In general, most but not all produce items can be learned about and judged more or less accurately in the store. There are some that are hard though, like a watermelon. You can tell when one is obviously bad, but a nice juicy sweet one and one that is solid white on the inside can be identical on the outside. A good store will always cut a few open for sale. If they haven't done this, but usually do, its for a reason. Berries should not be too big or too dark in color, signs of too much or too little water. Apples should have a tight skin around the stem. Stone fruit (peaches, plums etc) and tomatos are harmed by refidgeration, go as fresh as possible on these at all times. I'll tear a peach in half in the store to test them. Any air gap between the stone and the inside of the fruit is a rejection of the whole lot, thats refridgeration damage.

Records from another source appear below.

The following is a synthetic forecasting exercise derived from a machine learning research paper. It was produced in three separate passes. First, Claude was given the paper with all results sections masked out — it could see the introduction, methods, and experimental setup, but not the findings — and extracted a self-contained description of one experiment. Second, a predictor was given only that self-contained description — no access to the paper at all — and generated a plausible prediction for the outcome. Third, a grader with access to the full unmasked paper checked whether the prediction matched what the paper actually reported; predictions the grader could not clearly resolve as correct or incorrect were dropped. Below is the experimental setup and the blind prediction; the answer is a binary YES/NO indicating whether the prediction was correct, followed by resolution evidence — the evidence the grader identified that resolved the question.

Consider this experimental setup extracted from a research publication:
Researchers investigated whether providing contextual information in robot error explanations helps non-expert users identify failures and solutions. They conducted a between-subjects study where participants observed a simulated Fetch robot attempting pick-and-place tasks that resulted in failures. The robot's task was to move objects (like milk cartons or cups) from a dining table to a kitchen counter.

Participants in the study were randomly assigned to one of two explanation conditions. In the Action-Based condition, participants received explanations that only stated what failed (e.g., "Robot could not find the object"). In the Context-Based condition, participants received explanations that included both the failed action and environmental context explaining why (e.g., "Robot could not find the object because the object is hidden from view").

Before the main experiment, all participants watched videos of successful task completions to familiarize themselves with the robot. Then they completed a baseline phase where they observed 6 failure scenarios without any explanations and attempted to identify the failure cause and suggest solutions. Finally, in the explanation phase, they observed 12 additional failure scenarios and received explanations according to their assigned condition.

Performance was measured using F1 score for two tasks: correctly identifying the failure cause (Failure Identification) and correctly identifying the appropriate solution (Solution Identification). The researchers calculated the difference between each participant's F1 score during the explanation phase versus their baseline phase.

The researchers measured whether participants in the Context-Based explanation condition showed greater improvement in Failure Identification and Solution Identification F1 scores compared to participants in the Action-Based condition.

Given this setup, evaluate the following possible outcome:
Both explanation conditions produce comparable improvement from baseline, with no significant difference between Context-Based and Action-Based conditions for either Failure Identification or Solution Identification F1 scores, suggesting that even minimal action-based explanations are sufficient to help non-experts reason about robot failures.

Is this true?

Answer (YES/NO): NO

You will probably never get a good tomato at a grocery store. Its not impossible, but there are very few incentives for a store to go through the trouble, and all the incentives to sell beautiful but entirely tasteless tomatos. The ones with a bit of the stem attached are sometimes better. In general anything with the stem still attached it either a flex or a mistake. It super easy to judge the freshness when you can examine a good length of the stem for moisture and dessication. A wet, green center of the stem is in indication that its been off the plant a single digit number of days and almost never seen in a conventional store. Farmers markets and home gardens are the place to get tomatos. Also the Amish if you live near them can hook you up with a lot of this stuff.
Organic is often a scam. It wasn't always this way. You have to research heavily in this space to avoid paying more for shriveled crap.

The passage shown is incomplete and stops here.